Impacts of governance regulations and constraints on EPU sensitive data distribution and location of data storage

The Working Group D2.45 enters a new area of interdisciplinary working. Yet the focus on D2 working groups as well as joint working groups with corresponding study committees is in information and telecommunication technology for electric power utilities (EPUs). That working group leveraged the combination of technical issues and juridical aspects. Due to the development of information and communication technologies (ICT) especially public ICT services, like mobile services and cloud services, tremendous possibilities of data processing and sharing occur. EPUs are entering a new era of information sharing in a borderless environment facilitated by cloud-based services, ubiquitous mobility, and expanding use of personal devices. This borderless behavior is the root issue that has initiated strong governance requirements by local authorities. A good example is European Union’s (EU’s) General Data Protection Regulation (GDPR).
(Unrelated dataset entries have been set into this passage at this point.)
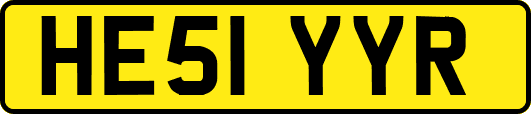 HE51YYR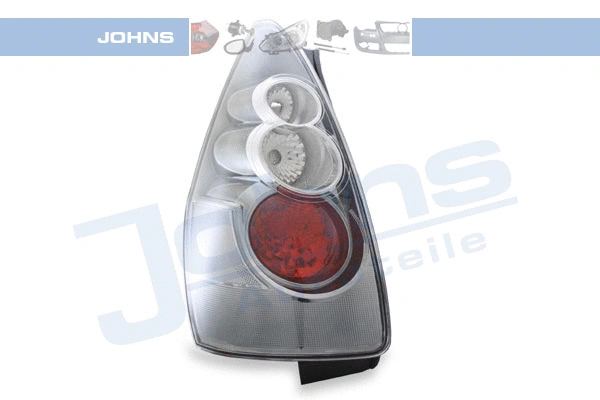 Feu arrière JOHNS 45 82 87-3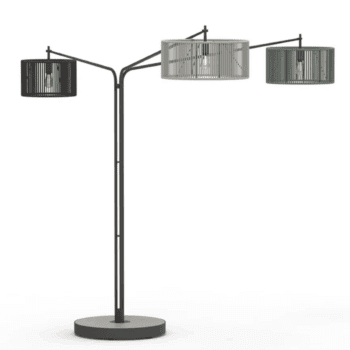 Royal Botania Luniz Floor Lamp Royal Botania Luniz Floor Lamp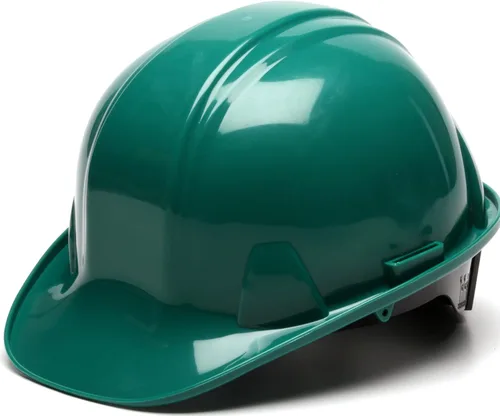 Miniatura 15 de Pyramex SL Series Cap Style Hard Hat Amarillo
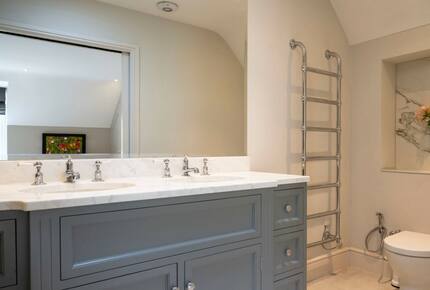 Lovely Henley-On-Thames Home - Shiplake Cross, United Kingdom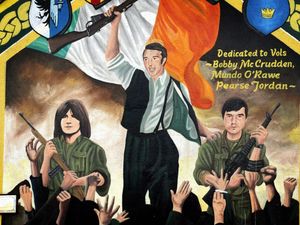 Supporting image for story: ‘No armed groups should exist in this day and age’ – O’Neill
In this environment EPU risk assessment teams must adjust the approach to updating security policies, procedures, and organizational directives. They must recognize the unbounded degrees of freedom that blur the security perimeter, and they must gracefully accommodate the increased complexity and scale of managing the security of their data. This requires the ability to leverage user entity and user behavior analytics (EUBA) and identity analytics (IdA) to provide actionable risk-scored results. Thus, the technical and juridical aspect must be seen in one context and work close together. Both influence each other.

Hence, this Technical Brochure (TB) has a technical and a juridical aspect regarding data in EPU.
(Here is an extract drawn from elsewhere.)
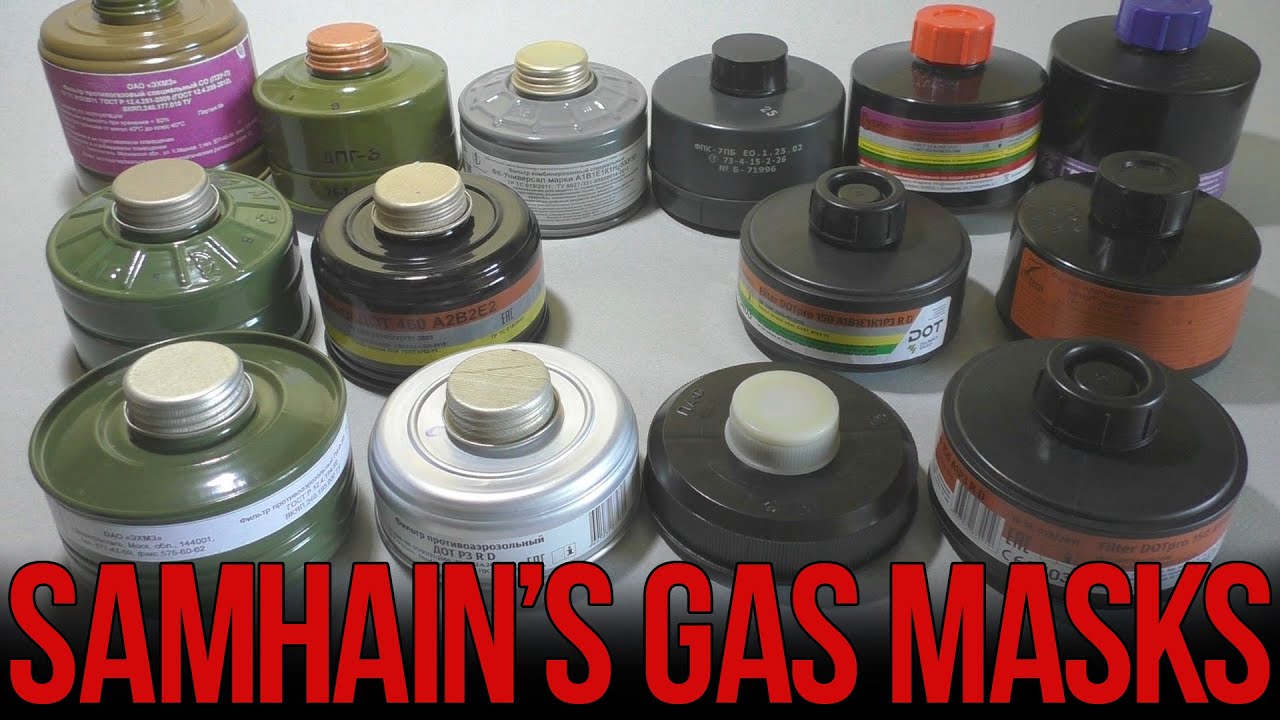 Пластиковые и металлические фильтры - что лучше? смотреть онлайн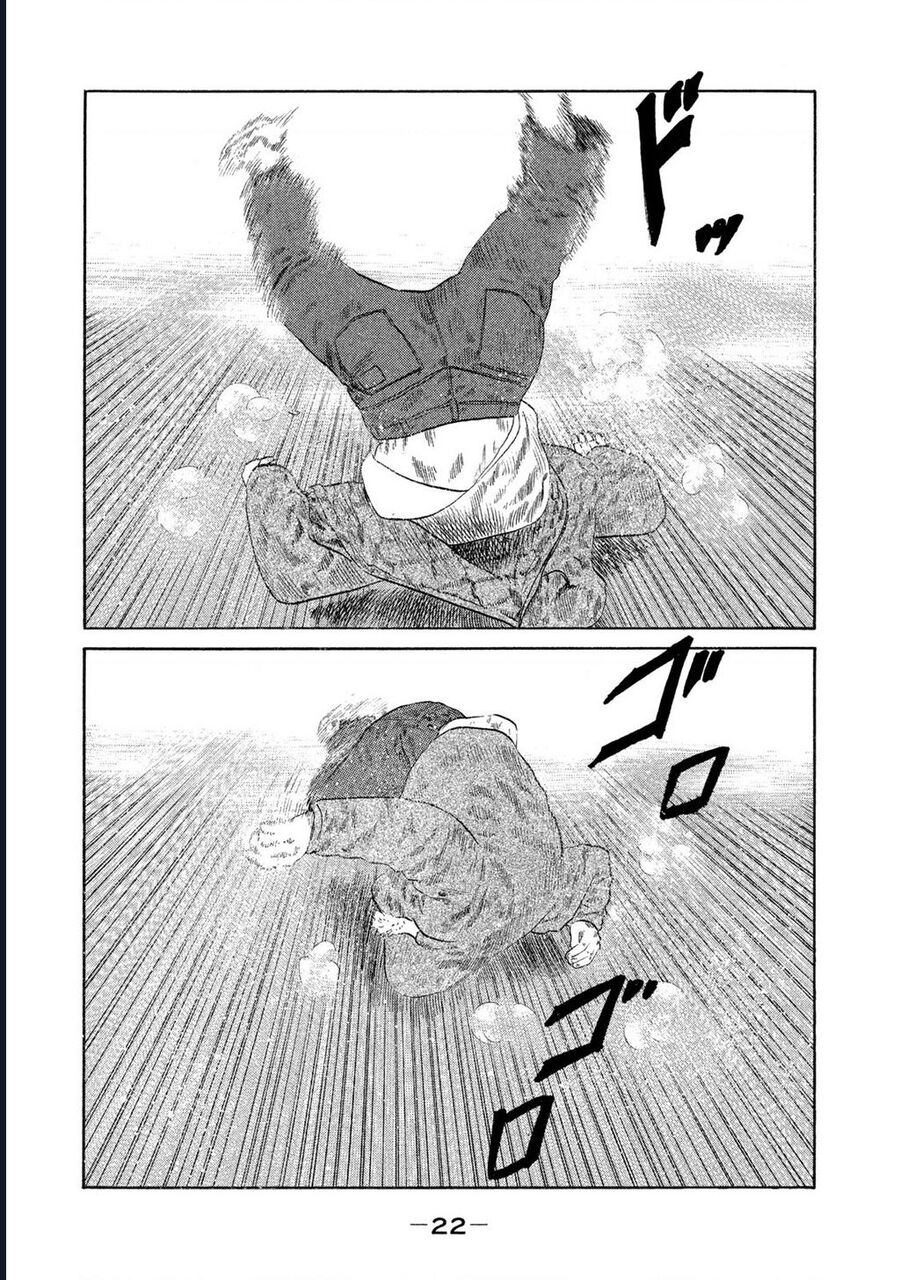 Naniwa Tomoare Chapter 129 - Trang 2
• Identify the structure and corresponding demand of information of EPU through a systemic approach
• Classify the data resulting from the information demand for processed data, administrative data, parametric information, and descriptive information.
• Evaluate the implementation of several data volumes in EPU, such as data transmission, data location and storage.
• Assess the legal landscape regarding data transmission, data protection and location of storage of data.
• Describe the processes and interaction of EPU regarding data transmission and data storage, including mobile solutions in accordance with standards, laws, and regulations.
• Identify the technical and legal issues related to measures and guidelines to handle the data volumes in EPU. 

EPU are overly complex institutions with a tremendous need of information exchange that generate huge amount of data. The interchange of information is a fundamentally need of any system. Information is a part of a system and if the information fails in any way the system will collapse quickly. Due to the complexity of the system with all its parts, the information within the system as well as the exchange of information with its environment is highly complex as well. One main driver of data volume is the high degree of automation, which is still increasing.

An EPU is a system containing several different units and can be considered from various points of view. One point of view is to have a technical system including several technical units which an EPU needs to perform. These parts are well structured and are usually geographically distributed. The geographically distribution in combination with the automation follows, that the operational technology (IT) business units, operational technology (OT) system operating units, and their telecommunication systems have an increasing need of data processing and data transmission for their business and operational area of responsibility.

But the EPU and the suppliers had to consider a broader range of fields. In the last decades the demand of informatics and telecommunication grew due to an increasing demand of automation in all areas of concerned business organizations. Hence the community, including CIGRE, reacted by identifying needed improvements in informatics and telecommunications technologies. Another fundamental scope are commercial aspects. EPU as well as supplier must operate economically every time.

In this technical brochure a new topic, identified as “governance regulations” is introduced into the broad range of EPU activities. Due to the development of the legal environment all enterprises are concerned including EPU and corresponding suppliers as well.